Geoffroy Delorme a vécu seul en forêt, partageant le quotidien des chevreuils jusqu’à se faire adopter. Un livre étonnant raconte son expérience, posant un regard aussi inquiet qu’exalté sur notre rapport avec la nature sauvage.

Geoffroy Delorme, alias l’homme-chevreuil, dans la forêt domaniale de Bord-Louviers, là ou l’Eure croise la Seine dans l’est de la Normandie.
Geoffroy Delorme, alias l’homme-chevreuil, dans la forêt domaniale de Bord-Louviers, là ou l’Eure croise la Seine dans l’est de la Normandie.
GEOFFROY DELORME

Geoffroy Delorme n’est pas fou. Quand bien même son expérience relève sans doute de l’insensé. Seul pendant sept ans au fond d’une forêt normande, le jeune homme a partagé son quotidien avec les chevreuils. Dormir sous les arbres, chercher sa nourriture, ne pas mourir de froid. Geoffroy Delorme a tout vécu, de la naissance d’un faon à la mort de ses congénères. De la tristesse et de la joie. Onze ans plus tard, un livre paraît, qui narre cette fugue, «L’Homme chevreuil. Sept ans de vie sauvage», aux Éditions Les Arènes.

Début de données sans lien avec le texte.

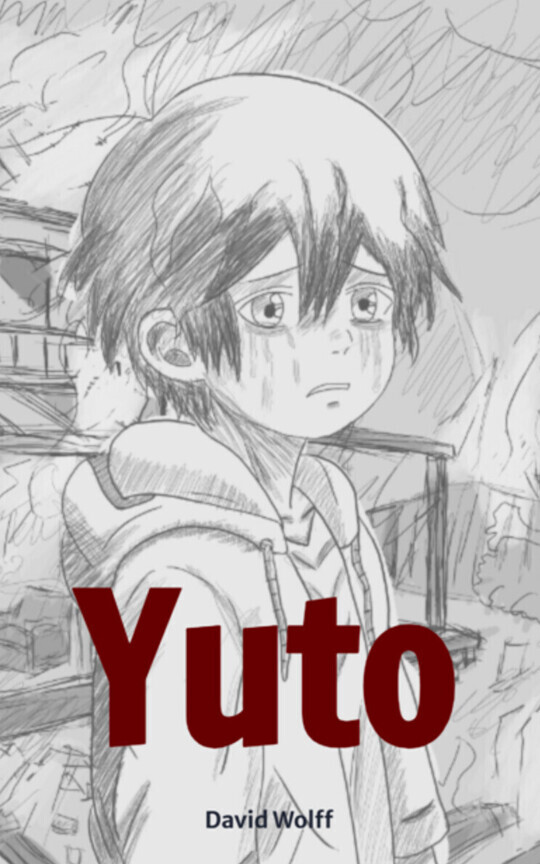 Yuto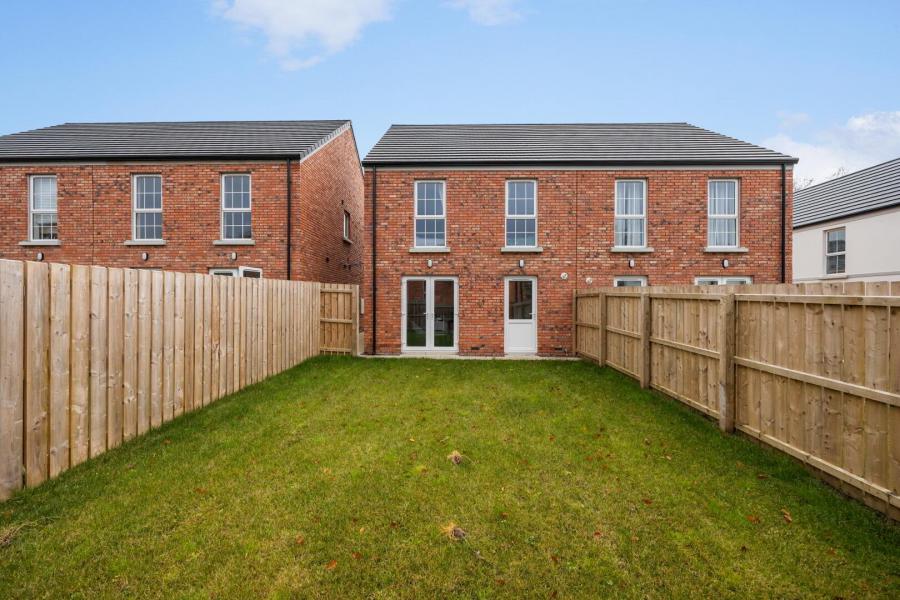 7.6, Foxton Wood South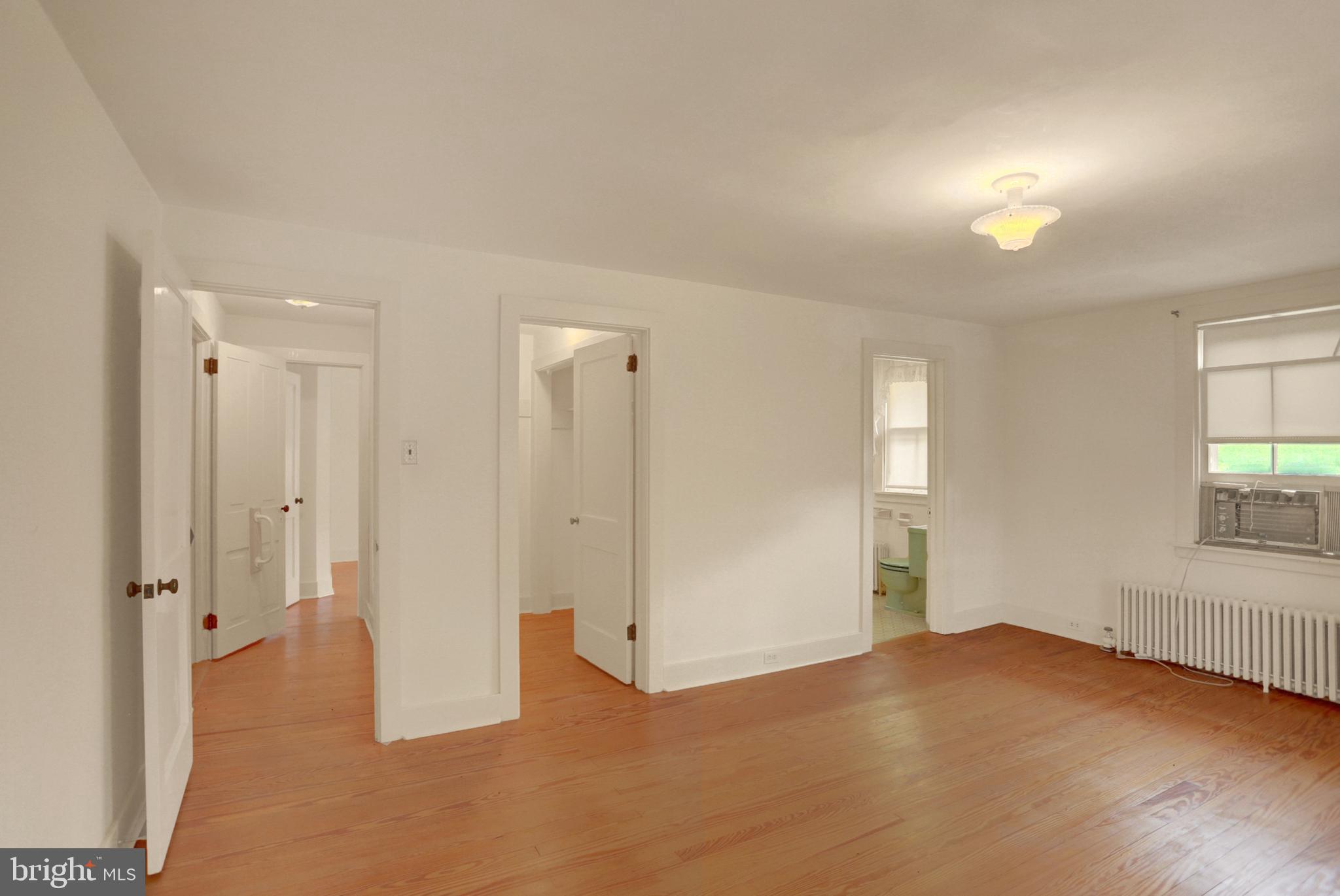 3872 Cold Storage Road New Bloomfield, PA 17068 - Photo 65 of 126 Gallery Image 65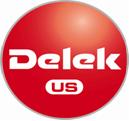 (DELEK HOLDINGS LOGO)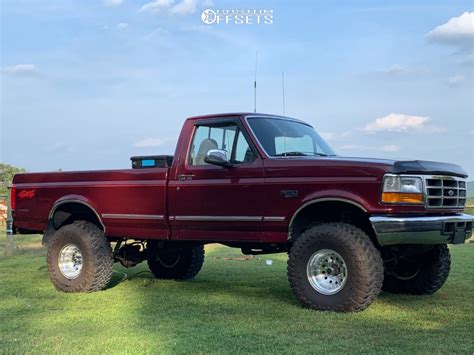 Throw back to the OBS F150! Check it out! - Ford Truck Enthusiasts Forums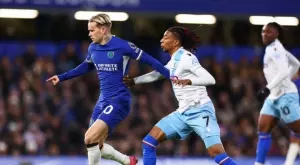 {{ otherArticle[0].article.title }}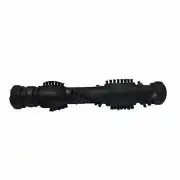 Ximoon Compact Vacuum Brush Roll, 1606837 for Bissell Powerforce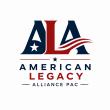 American Legacy Alliance PAC Launches "Florida Families First" Initiative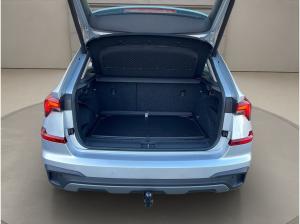 Skoda Kamiq Tour 1.0 TSI DSG SOFORT VERFÜGBAR! ACC AHK AUTO Virtual LED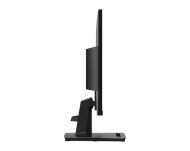Monitor MSI 24.5" PRO MP251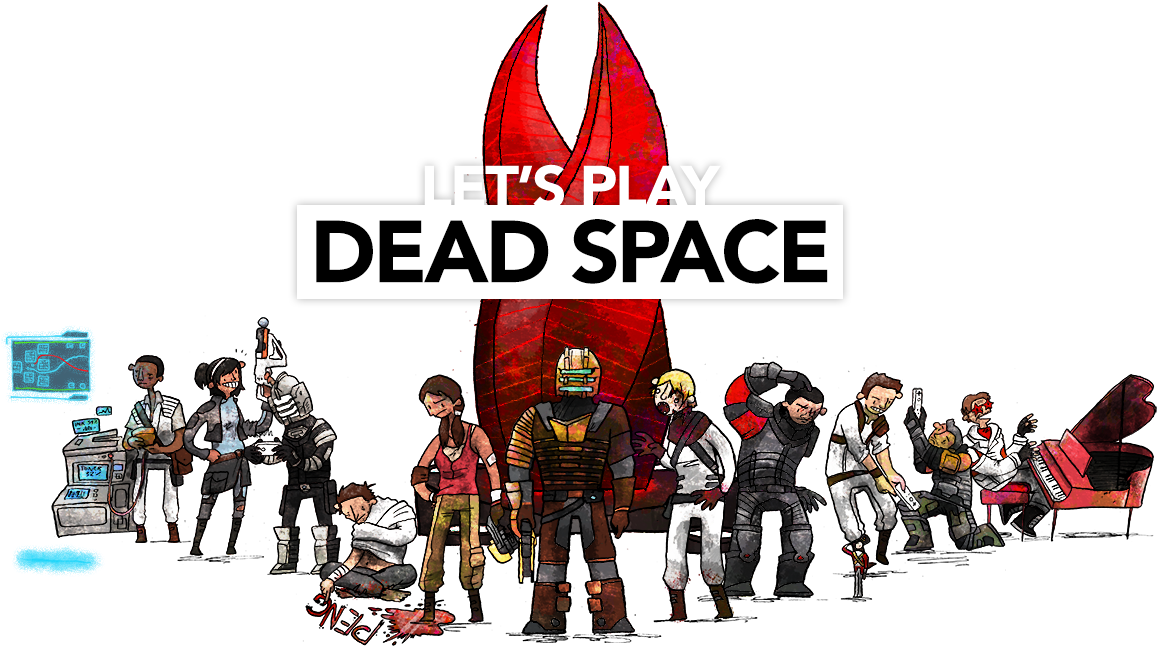 A Series Of Unfortunate Vents - Monoskiing (1180x676), Png Download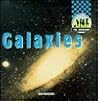 Galaxies (Universe) Galaxies (Universe)
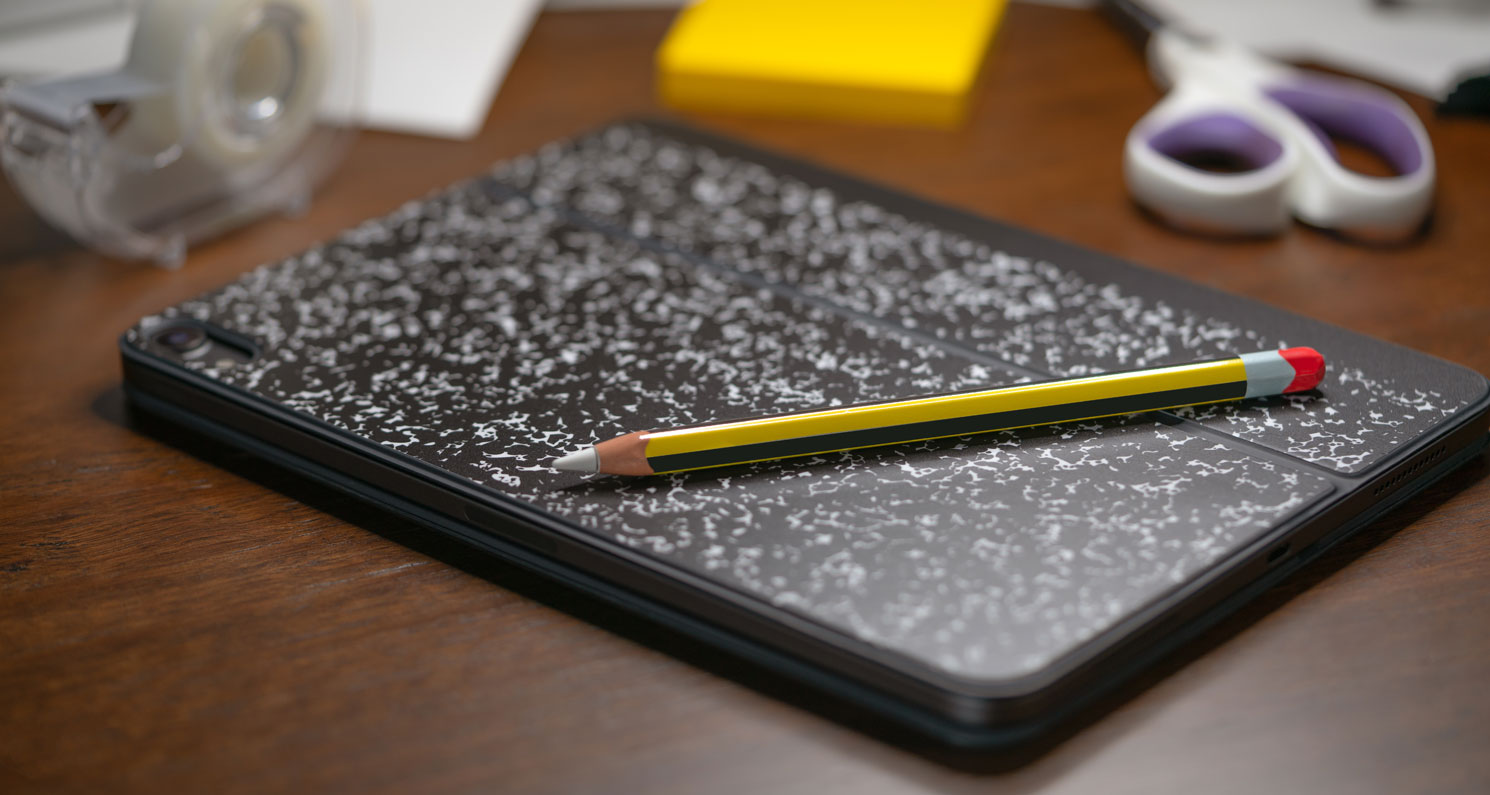 SMART-FOLIO---COMPOSITION-2-_WEB_.jpg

Geoffroy Delorme avait 16 ans quand tout a commencé. Des années plus tôt, on l’avait sorti de l’école pour suivre une scolarité à domicile. Un enfant en chambre, tout ce qu’il ne souhaitait pas. Lire tous ces livres? Que de belles choses, en effet. Mais que faire de sa solitude, sinon s’échapper, sinon partir en exploration. La présence d’un père féru de botanique aura-t-elle aidé à trouver la piste à suivre? Jardin, haie, bosquet: l’enfant s’en va toujours plus loin. Jusqu’à ce jour précieux, unique en son genre. Devenu adolescent, il traverse définitivement la barrière menant aux bois. La forêt domaniale de Bord-Louviers n’a rien d’un sanctuaire sylvestre. On entend les tronçonneuses, on voit passer les joggeurs. Cinq kilomètres, c’est la distance qui le sépare de la maison parentale. Qu’il ne fréquentera plus qu’à de rares occasions, lorsque l’hiver devient trop pénible, lorsque le corps vient à flancher. Mais l’homme chevreuil est bien décidé. Sept ans durant, il ne quittera plus son territoire, se mêlant aux chevreuils, ses «amis», sa «famille», qu’il approche en douceur avant d’être adopté par la troupe des graciles ongulés.